Some families have delayed the dreaded money drop on school supplies due to financial hardships related to the coronavirus pandemic, but with COVID closing factories and slowing the supply chain on many products, expect reduced options for anything with a microchip.
That includes items from computers to speakers, headphones to TVs.
The Chromebook is popular because many schools use it, but stores could not get them at all last year. They're in stock now, but it's unknown how long the supply will last.
While retailers have plenty of coffee pots, microwaves, fans, air conditioners, and air purifiers for the dorm room, shoppers should expect lower inventory on traditional popular picks.
So for backpack brands or sports equipment, get out or order online -- the earlier the better.
Experts said they expect demand will be also high on products like shoes, stationery, and some gadgets.
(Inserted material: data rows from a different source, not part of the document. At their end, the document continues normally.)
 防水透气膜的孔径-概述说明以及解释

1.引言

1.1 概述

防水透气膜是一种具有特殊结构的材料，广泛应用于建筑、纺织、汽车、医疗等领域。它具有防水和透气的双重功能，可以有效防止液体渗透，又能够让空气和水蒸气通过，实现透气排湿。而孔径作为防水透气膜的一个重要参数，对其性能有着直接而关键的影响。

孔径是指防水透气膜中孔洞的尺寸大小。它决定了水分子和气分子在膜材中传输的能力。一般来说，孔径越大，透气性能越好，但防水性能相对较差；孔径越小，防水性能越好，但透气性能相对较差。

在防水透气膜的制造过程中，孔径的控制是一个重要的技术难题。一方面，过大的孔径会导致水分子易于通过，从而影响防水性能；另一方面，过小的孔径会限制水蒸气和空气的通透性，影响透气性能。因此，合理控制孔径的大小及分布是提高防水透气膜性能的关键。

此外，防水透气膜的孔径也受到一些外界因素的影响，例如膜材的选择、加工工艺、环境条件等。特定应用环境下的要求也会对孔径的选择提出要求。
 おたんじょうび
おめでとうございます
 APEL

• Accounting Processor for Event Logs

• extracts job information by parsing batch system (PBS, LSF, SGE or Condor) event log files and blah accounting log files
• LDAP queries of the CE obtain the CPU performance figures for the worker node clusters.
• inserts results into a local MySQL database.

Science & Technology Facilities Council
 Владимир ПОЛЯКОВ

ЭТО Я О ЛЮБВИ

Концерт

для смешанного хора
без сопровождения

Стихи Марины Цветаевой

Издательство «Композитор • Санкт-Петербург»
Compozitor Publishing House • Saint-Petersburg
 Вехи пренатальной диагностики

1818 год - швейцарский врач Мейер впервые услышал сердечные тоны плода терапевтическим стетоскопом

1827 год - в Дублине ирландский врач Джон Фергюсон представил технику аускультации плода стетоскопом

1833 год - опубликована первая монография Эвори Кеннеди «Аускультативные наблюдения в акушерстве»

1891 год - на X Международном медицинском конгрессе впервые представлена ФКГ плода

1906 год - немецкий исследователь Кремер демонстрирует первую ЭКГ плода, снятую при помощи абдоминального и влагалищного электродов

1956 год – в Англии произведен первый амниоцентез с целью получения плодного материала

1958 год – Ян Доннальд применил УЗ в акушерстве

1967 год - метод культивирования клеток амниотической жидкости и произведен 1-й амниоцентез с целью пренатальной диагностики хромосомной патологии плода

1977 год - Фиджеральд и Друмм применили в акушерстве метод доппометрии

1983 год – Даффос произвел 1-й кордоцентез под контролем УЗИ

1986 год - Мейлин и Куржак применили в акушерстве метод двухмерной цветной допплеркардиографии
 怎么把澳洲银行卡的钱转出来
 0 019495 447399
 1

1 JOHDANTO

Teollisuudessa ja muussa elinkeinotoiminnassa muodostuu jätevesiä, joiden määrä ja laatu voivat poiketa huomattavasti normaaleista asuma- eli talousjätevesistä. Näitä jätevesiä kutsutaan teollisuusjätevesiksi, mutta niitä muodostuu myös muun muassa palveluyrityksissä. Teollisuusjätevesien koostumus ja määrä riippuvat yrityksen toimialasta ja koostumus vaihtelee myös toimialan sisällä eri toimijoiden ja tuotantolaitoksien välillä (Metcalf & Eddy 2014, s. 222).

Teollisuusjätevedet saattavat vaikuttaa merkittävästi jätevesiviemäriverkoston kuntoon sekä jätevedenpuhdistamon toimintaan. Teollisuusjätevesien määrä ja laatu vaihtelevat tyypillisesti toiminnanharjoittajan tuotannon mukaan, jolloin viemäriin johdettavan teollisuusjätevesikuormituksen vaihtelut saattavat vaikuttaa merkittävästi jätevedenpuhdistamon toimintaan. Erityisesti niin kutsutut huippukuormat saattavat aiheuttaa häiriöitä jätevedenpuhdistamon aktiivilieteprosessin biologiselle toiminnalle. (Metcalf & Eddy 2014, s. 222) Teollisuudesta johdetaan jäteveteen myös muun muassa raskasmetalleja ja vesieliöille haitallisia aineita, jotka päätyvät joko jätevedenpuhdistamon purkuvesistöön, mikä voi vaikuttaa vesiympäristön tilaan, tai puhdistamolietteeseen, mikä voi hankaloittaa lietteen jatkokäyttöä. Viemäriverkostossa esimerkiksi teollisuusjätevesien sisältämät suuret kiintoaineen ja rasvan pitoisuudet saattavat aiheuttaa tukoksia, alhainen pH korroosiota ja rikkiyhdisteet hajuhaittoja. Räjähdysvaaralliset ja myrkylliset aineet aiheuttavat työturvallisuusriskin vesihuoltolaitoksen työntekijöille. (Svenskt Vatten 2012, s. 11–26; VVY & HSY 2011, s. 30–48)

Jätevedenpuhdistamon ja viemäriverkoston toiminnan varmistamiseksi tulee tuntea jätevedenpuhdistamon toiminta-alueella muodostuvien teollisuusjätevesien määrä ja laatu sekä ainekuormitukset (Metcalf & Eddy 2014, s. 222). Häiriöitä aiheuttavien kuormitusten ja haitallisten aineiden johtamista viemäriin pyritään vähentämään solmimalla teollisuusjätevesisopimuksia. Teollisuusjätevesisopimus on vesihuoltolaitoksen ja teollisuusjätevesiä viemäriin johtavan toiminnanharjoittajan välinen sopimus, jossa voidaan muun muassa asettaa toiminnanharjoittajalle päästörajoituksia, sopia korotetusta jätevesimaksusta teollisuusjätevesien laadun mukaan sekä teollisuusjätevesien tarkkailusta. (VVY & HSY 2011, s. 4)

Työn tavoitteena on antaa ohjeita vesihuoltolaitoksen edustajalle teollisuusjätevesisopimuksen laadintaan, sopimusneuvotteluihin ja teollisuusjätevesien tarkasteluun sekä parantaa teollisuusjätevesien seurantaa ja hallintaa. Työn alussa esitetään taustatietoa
While we won't see major shortages, they believe consumers may have less choice because of the supply chain issues.
The National Retail Federation says consumers plan to spend this year as students return to class, and on average, families will spend $848.90 on items such as clothing and supplies.
That's $59 more than last year.
Spending is expected to reach $37.1 billion, up from $33.8 billion last year, an all-time high.
Some teachers and families say they're looking forward to in-person learning, and they've been shopping earlier so they can be prepared for whatever happens this school year.